Questions about pictured scenes:
--- START ---

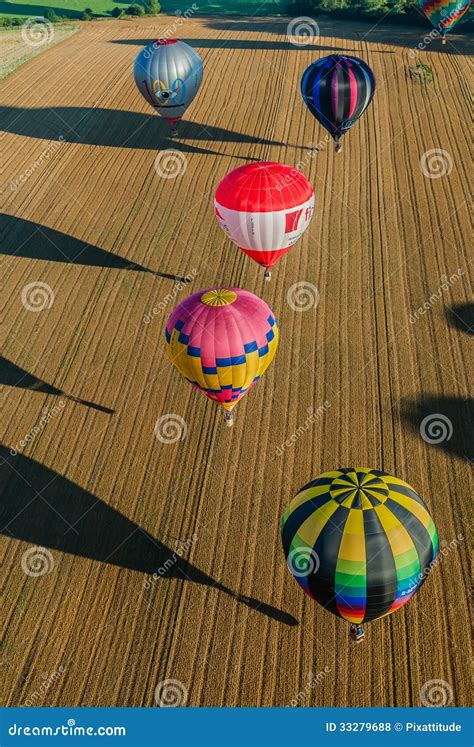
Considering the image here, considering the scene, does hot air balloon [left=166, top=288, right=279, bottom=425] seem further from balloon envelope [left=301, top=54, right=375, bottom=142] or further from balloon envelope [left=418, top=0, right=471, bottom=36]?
balloon envelope [left=418, top=0, right=471, bottom=36]

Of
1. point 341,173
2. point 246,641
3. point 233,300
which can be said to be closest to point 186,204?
point 341,173

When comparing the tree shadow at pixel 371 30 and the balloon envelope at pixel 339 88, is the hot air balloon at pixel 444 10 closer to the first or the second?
the tree shadow at pixel 371 30

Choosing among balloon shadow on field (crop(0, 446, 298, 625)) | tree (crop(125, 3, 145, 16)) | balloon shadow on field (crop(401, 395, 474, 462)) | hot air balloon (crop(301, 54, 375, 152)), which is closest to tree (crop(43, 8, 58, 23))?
tree (crop(125, 3, 145, 16))

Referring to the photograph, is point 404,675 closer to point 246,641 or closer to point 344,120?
point 246,641

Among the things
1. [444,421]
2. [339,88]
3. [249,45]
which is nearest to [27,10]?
[249,45]

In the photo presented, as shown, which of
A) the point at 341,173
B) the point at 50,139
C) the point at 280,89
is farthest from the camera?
the point at 280,89

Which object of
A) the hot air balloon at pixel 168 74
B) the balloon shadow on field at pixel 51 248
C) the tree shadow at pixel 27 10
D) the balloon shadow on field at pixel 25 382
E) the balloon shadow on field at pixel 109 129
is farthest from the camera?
the tree shadow at pixel 27 10

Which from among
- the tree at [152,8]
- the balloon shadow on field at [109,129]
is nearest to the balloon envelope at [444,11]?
the balloon shadow on field at [109,129]
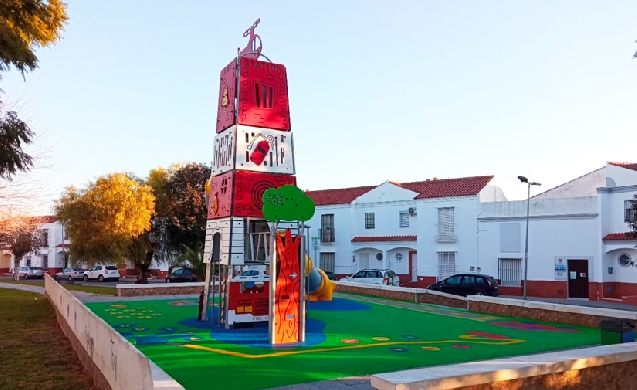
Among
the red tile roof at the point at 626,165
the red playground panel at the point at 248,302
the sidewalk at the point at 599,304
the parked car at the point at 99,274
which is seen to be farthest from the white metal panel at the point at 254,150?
the parked car at the point at 99,274

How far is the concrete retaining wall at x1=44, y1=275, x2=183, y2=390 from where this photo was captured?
5.81 meters

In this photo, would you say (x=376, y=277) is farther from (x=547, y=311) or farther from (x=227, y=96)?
(x=227, y=96)

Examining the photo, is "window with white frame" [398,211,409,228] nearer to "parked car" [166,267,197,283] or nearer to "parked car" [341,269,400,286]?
"parked car" [341,269,400,286]

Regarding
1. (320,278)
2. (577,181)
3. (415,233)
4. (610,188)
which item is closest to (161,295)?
(320,278)

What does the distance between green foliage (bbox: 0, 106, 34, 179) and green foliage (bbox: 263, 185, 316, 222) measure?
547 cm

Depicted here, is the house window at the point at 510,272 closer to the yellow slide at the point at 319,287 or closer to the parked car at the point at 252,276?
the yellow slide at the point at 319,287

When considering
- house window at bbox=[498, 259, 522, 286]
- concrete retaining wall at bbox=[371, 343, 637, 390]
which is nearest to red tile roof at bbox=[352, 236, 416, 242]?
house window at bbox=[498, 259, 522, 286]

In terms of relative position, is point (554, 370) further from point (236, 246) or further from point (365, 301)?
point (365, 301)

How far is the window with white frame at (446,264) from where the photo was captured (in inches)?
1441

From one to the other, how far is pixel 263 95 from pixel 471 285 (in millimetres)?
17884

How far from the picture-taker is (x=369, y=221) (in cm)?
4178

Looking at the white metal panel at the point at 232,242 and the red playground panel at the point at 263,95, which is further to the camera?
the red playground panel at the point at 263,95

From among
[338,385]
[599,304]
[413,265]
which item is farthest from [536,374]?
[413,265]

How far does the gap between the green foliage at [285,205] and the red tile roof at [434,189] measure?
991 inches
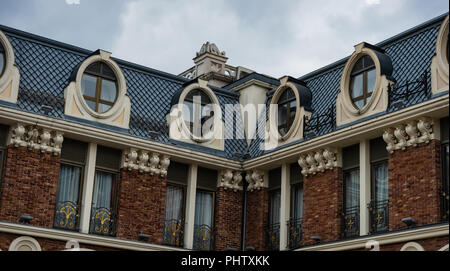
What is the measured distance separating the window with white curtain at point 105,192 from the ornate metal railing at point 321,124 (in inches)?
216

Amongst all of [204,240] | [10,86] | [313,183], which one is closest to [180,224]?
[204,240]

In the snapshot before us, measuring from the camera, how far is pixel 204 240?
2588 centimetres

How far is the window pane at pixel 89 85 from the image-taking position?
81.4ft

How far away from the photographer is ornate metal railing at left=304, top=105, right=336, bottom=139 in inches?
957

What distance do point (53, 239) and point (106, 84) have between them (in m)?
4.96

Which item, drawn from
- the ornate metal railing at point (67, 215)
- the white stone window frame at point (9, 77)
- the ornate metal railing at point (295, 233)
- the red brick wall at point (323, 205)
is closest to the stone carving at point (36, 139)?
the white stone window frame at point (9, 77)

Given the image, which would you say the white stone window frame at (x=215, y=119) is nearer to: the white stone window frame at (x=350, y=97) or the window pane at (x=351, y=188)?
the white stone window frame at (x=350, y=97)

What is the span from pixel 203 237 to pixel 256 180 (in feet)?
7.93

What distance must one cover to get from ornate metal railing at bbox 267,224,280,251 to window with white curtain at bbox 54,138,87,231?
18.9 ft

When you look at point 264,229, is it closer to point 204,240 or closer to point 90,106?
point 204,240

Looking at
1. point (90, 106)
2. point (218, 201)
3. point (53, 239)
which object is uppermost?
point (90, 106)

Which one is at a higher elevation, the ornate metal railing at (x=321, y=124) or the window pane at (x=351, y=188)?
the ornate metal railing at (x=321, y=124)

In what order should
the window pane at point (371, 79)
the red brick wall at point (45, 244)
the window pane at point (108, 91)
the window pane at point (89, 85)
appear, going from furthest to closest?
the window pane at point (108, 91)
the window pane at point (89, 85)
the window pane at point (371, 79)
the red brick wall at point (45, 244)

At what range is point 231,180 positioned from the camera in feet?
88.0
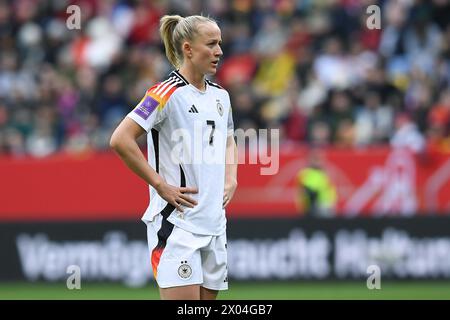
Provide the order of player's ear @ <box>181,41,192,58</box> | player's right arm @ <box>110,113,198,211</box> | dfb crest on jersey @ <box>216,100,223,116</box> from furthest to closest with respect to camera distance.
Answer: dfb crest on jersey @ <box>216,100,223,116</box> → player's ear @ <box>181,41,192,58</box> → player's right arm @ <box>110,113,198,211</box>

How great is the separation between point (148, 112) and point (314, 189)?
9.39m

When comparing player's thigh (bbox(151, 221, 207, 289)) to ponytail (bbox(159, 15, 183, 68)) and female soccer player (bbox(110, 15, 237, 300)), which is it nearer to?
female soccer player (bbox(110, 15, 237, 300))

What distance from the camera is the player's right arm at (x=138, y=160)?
6.27 metres

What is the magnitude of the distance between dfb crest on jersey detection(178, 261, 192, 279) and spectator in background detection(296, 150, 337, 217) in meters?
9.22

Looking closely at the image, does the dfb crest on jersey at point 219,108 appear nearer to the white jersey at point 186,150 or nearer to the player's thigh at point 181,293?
the white jersey at point 186,150

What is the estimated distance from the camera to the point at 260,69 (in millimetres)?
18266

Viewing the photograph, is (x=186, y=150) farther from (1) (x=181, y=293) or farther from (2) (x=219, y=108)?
(1) (x=181, y=293)

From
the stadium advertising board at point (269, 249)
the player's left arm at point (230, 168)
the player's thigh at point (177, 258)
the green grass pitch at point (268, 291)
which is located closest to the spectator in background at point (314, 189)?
the stadium advertising board at point (269, 249)

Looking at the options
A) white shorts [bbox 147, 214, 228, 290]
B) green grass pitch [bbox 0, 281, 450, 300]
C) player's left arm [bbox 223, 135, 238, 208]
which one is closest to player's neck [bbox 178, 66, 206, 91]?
player's left arm [bbox 223, 135, 238, 208]

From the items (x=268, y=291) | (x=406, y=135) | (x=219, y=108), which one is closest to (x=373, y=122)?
(x=406, y=135)

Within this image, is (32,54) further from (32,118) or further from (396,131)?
(396,131)

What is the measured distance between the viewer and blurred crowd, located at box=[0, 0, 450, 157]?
1680 cm

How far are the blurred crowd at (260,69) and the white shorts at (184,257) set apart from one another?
10.0m
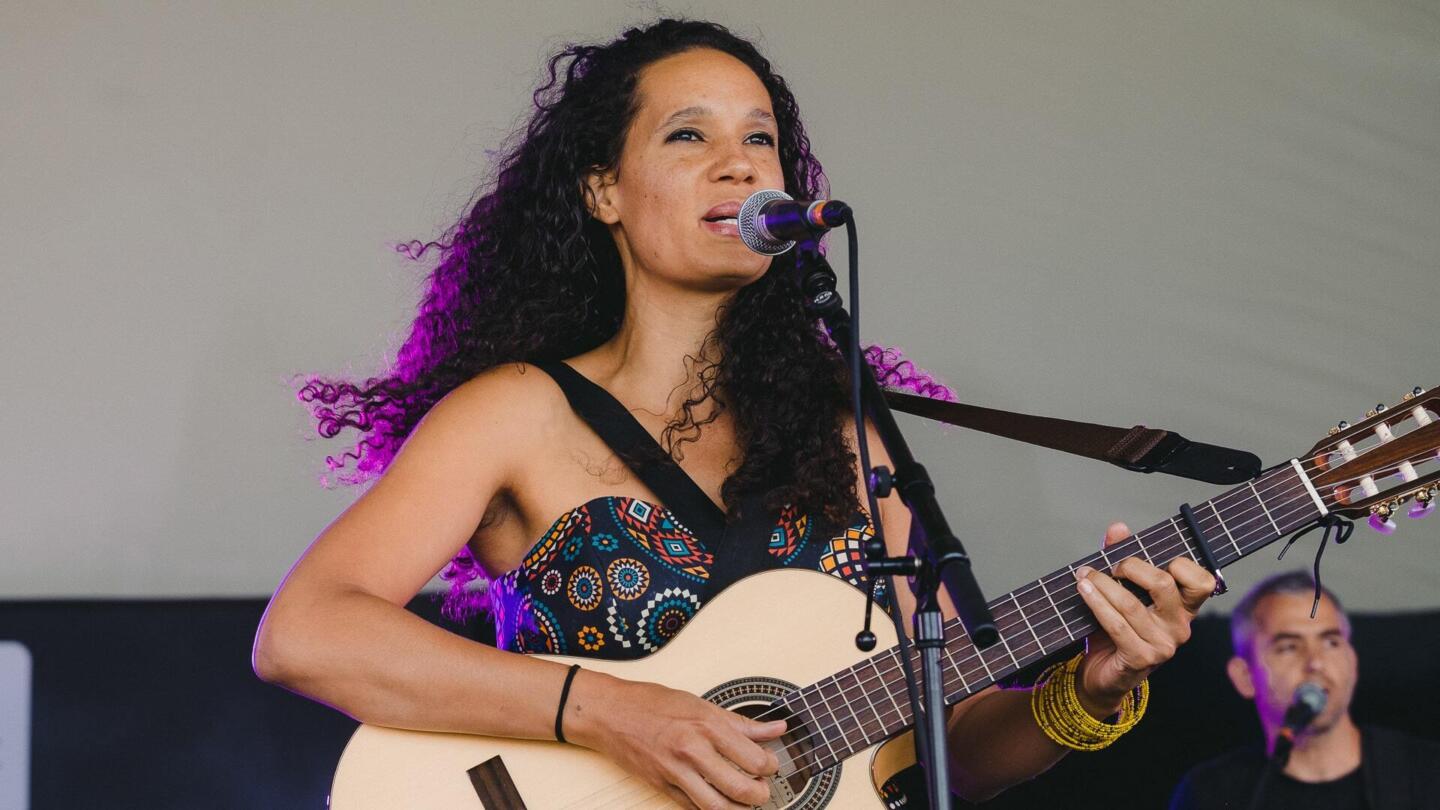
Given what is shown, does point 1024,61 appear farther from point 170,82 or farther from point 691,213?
point 170,82

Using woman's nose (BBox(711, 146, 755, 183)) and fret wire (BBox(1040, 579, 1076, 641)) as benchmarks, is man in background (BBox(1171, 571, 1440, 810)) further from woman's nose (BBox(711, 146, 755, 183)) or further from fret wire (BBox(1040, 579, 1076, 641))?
woman's nose (BBox(711, 146, 755, 183))

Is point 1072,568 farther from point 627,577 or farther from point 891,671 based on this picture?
point 627,577

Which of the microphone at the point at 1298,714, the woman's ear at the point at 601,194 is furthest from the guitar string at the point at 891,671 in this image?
the microphone at the point at 1298,714

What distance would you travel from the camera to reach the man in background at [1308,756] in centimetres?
326

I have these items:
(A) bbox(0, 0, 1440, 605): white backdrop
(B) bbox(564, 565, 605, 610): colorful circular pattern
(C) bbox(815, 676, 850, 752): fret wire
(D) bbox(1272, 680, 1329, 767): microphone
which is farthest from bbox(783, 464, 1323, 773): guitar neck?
(A) bbox(0, 0, 1440, 605): white backdrop

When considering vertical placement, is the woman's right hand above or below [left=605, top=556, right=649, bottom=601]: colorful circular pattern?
below

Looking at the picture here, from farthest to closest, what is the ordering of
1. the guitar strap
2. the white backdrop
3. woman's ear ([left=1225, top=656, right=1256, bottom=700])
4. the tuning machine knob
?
woman's ear ([left=1225, top=656, right=1256, bottom=700])
the white backdrop
the guitar strap
the tuning machine knob

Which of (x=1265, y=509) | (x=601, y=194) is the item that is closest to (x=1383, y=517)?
(x=1265, y=509)

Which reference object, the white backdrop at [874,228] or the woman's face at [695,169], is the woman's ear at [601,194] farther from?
the white backdrop at [874,228]

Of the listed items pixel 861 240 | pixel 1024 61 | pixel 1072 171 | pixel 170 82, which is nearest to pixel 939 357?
pixel 861 240

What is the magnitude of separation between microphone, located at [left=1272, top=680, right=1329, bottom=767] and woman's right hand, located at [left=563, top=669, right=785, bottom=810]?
5.68 ft

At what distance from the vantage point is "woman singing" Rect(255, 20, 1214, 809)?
81.3 inches

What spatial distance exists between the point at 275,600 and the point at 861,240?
2020 millimetres

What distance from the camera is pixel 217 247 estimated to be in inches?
130
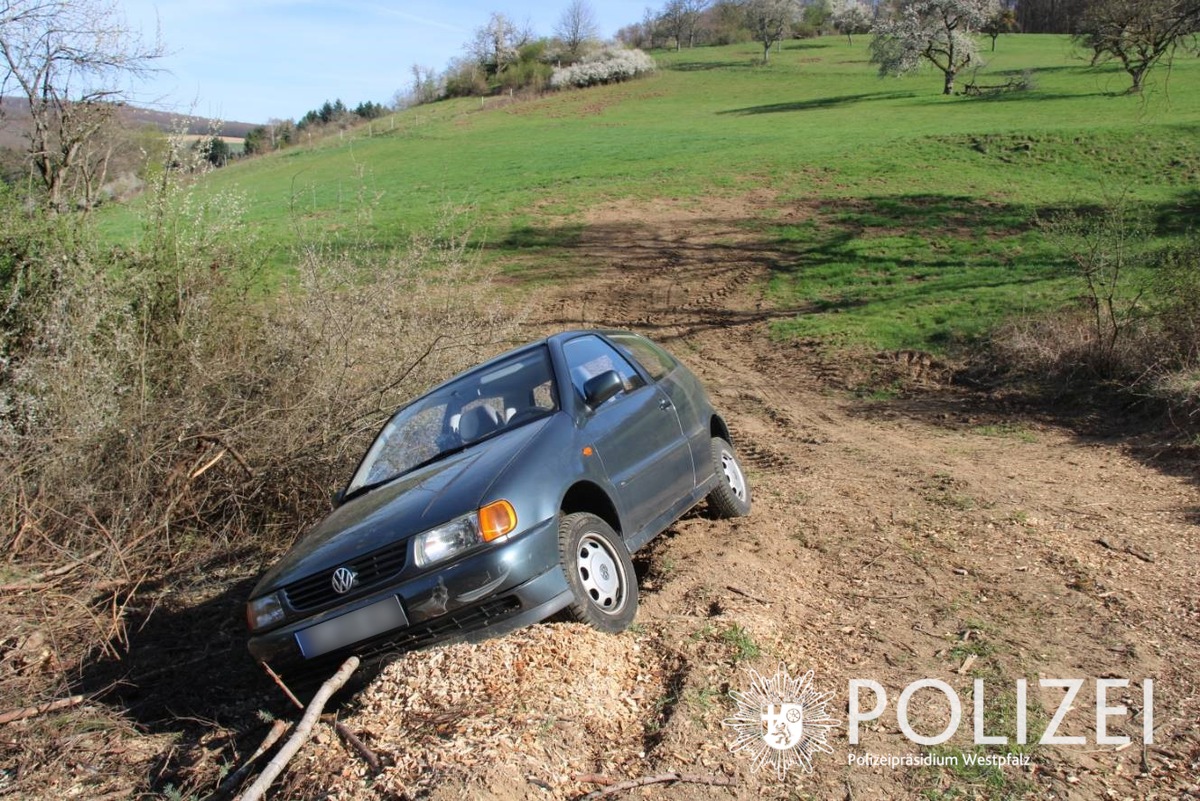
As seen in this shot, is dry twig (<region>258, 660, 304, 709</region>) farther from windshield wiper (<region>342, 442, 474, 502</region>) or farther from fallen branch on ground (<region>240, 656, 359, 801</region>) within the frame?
windshield wiper (<region>342, 442, 474, 502</region>)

--- END ---

## [Required task]
Find the line with "When considering vertical" in the listing and extract it and all lines after it through the end, exactly, without the pictures.

## [Task answer]
When considering vertical placement, is the woman's right hand above or below [left=605, top=556, right=649, bottom=601]: colorful circular pattern?
below

Looking at the picture here, from farthest to closest, what is the ordering of
1. the guitar strap
2. the white backdrop
3. woman's ear ([left=1225, top=656, right=1256, bottom=700])
4. the tuning machine knob
?
woman's ear ([left=1225, top=656, right=1256, bottom=700])
the white backdrop
the guitar strap
the tuning machine knob

Which of (x=1265, y=509) | (x=601, y=194) is the item that is closest to (x=1383, y=517)?
(x=1265, y=509)

Which reference object, the white backdrop at [874,228] or the woman's face at [695,169], is the woman's ear at [601,194] farther from?
the white backdrop at [874,228]

Of the listed items pixel 861 240 | pixel 1024 61 | pixel 1072 171 | pixel 170 82, which is nearest to pixel 939 357?
pixel 861 240

What is the magnitude of separation between microphone, located at [left=1272, top=680, right=1329, bottom=767] and woman's right hand, located at [left=563, top=669, right=785, bottom=810]?
5.68 ft

At what distance from the vantage point is "woman singing" Rect(255, 20, 1214, 809)?
81.3 inches

What spatial distance exists between the point at 275,600 and the point at 861,240?
2020 millimetres

What distance from the camera is pixel 217 247 estimated to be in inches?
130
As seen in this shot, is dry twig (<region>258, 660, 304, 709</region>) farther from windshield wiper (<region>342, 442, 474, 502</region>) or farther from fallen branch on ground (<region>240, 656, 359, 801</region>) within the frame?
windshield wiper (<region>342, 442, 474, 502</region>)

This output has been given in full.